Copy the listing word for word between the line holding "What is the length" and the line holding "1198 centimetres", inclusive.
-- begin --
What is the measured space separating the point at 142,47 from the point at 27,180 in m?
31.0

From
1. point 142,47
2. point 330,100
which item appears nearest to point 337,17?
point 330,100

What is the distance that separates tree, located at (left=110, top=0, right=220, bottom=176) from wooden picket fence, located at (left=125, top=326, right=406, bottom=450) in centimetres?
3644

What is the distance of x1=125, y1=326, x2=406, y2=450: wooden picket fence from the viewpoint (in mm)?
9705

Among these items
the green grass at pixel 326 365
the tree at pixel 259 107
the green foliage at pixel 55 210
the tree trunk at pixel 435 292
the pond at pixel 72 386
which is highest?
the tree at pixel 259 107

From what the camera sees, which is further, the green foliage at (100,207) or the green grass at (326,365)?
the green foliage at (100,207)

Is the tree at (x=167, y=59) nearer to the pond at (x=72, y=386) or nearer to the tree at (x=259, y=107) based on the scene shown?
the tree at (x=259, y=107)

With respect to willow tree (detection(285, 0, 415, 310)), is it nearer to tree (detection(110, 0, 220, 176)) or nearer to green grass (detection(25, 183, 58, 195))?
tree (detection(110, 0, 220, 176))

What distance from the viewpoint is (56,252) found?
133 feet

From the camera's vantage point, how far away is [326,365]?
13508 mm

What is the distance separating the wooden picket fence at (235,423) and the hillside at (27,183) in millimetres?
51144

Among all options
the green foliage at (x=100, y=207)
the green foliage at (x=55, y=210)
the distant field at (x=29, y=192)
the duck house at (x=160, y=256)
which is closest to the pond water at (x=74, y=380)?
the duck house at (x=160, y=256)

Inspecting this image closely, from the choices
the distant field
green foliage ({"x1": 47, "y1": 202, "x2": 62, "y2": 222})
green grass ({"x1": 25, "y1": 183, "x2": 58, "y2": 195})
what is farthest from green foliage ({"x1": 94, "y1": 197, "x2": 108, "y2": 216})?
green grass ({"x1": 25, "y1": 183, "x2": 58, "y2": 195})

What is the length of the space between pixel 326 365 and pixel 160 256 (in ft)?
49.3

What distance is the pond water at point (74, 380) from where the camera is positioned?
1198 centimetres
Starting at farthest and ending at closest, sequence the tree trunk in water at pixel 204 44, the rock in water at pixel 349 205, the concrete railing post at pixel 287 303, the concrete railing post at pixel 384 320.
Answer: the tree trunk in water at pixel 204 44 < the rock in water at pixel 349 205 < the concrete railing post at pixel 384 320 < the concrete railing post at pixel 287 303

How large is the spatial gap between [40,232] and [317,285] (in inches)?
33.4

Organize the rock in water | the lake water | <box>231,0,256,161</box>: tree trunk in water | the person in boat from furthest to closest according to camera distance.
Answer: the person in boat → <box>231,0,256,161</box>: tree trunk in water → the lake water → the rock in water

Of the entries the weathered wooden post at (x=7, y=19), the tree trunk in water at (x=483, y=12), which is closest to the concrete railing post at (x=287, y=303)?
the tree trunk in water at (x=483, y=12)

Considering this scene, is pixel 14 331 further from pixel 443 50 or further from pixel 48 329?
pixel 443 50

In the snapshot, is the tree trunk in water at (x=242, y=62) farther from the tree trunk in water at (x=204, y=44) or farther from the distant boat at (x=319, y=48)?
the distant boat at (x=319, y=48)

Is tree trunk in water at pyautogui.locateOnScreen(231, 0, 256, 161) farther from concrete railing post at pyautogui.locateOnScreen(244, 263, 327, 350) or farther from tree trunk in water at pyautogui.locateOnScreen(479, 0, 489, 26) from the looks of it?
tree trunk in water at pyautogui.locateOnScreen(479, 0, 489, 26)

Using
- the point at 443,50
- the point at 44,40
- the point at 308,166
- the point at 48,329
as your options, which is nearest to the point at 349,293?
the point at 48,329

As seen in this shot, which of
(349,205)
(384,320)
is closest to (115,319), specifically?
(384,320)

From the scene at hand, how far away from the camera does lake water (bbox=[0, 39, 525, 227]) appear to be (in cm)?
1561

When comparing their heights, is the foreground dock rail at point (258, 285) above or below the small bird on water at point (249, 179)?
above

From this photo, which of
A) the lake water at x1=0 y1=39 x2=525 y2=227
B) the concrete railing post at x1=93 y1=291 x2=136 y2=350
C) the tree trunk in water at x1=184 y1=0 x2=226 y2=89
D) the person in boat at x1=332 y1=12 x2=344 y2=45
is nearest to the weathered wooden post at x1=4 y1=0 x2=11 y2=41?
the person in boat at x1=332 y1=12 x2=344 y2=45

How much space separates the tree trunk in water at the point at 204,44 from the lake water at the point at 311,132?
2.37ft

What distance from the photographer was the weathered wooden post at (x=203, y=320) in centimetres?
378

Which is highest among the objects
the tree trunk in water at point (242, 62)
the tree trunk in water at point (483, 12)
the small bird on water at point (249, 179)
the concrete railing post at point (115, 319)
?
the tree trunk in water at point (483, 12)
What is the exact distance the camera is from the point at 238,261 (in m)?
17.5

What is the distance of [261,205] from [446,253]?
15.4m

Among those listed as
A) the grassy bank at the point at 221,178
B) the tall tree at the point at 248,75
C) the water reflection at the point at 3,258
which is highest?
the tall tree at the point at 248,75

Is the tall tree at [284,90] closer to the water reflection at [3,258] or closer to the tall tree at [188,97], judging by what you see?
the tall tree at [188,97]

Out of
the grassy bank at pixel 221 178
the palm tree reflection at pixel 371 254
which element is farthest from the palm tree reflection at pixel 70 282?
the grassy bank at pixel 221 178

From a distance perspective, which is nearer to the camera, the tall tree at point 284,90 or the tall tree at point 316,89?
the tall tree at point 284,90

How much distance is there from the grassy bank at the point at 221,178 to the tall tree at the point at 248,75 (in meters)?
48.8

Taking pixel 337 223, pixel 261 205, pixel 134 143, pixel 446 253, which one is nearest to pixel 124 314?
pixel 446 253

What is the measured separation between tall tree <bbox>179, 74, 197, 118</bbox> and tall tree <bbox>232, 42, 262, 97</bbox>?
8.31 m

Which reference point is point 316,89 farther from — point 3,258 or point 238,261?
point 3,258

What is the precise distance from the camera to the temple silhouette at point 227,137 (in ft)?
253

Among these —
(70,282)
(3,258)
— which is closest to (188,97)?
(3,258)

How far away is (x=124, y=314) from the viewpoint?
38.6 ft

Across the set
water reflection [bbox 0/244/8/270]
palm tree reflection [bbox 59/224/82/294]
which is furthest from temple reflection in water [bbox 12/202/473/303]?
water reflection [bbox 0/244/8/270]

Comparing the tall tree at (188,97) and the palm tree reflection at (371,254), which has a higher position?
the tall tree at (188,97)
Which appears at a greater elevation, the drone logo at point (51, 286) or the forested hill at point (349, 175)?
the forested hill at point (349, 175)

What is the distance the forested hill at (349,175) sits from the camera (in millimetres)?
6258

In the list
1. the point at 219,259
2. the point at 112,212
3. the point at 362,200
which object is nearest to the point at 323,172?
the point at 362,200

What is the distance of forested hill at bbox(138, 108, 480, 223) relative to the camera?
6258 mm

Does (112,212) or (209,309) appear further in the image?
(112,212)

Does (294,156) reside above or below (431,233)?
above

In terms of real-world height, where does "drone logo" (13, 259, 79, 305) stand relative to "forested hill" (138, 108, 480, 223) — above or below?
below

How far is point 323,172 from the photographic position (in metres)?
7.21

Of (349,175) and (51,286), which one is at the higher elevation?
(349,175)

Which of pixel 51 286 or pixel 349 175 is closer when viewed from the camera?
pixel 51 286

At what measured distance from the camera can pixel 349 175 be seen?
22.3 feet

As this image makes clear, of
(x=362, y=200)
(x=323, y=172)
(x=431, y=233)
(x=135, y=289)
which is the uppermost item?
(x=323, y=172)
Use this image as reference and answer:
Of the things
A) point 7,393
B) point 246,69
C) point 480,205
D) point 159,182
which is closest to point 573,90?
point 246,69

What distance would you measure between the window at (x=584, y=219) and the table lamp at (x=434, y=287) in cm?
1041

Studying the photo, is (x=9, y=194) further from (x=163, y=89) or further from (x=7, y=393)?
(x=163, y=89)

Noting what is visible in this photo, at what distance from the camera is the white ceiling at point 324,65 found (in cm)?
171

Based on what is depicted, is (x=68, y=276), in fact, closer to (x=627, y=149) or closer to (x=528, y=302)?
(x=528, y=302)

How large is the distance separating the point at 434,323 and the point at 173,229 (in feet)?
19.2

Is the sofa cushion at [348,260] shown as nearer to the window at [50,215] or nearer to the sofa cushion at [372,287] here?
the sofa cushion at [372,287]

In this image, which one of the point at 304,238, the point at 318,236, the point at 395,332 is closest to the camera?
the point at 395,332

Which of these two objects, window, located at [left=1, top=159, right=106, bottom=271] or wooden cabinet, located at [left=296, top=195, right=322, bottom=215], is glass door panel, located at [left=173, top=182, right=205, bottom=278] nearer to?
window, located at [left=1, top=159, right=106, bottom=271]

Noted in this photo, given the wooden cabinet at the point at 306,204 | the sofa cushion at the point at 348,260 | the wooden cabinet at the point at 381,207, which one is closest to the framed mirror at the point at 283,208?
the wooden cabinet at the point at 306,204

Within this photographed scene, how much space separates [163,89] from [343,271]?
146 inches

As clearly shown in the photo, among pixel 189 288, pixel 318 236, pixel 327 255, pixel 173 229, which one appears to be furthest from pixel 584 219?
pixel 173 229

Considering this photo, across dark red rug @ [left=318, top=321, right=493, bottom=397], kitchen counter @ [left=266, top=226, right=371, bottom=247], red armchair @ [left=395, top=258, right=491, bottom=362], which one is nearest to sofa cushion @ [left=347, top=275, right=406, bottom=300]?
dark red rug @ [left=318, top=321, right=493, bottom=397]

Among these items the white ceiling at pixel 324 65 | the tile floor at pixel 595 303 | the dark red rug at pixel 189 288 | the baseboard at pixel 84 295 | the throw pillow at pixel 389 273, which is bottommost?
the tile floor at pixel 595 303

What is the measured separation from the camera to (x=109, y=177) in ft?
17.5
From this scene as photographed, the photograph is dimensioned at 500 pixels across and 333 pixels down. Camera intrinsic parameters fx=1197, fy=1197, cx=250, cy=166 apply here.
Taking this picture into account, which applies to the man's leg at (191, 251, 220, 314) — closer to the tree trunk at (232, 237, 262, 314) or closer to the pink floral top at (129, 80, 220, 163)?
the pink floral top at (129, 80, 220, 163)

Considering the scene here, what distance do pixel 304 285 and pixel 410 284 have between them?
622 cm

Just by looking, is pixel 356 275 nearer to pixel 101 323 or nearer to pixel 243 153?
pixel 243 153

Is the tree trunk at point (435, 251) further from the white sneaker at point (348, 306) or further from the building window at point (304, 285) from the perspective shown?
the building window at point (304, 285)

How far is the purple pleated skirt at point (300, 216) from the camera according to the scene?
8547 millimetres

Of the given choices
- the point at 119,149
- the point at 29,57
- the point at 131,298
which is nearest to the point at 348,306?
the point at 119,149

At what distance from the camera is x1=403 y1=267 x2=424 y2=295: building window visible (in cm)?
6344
-- end --
:: ANSWER FOR THE TASK ::
What is the length of the space between pixel 326 365 and pixel 160 256 (in ft)?
49.3

What distance is the pond water at point (74, 380) from where the camera is positioned?
1198 centimetres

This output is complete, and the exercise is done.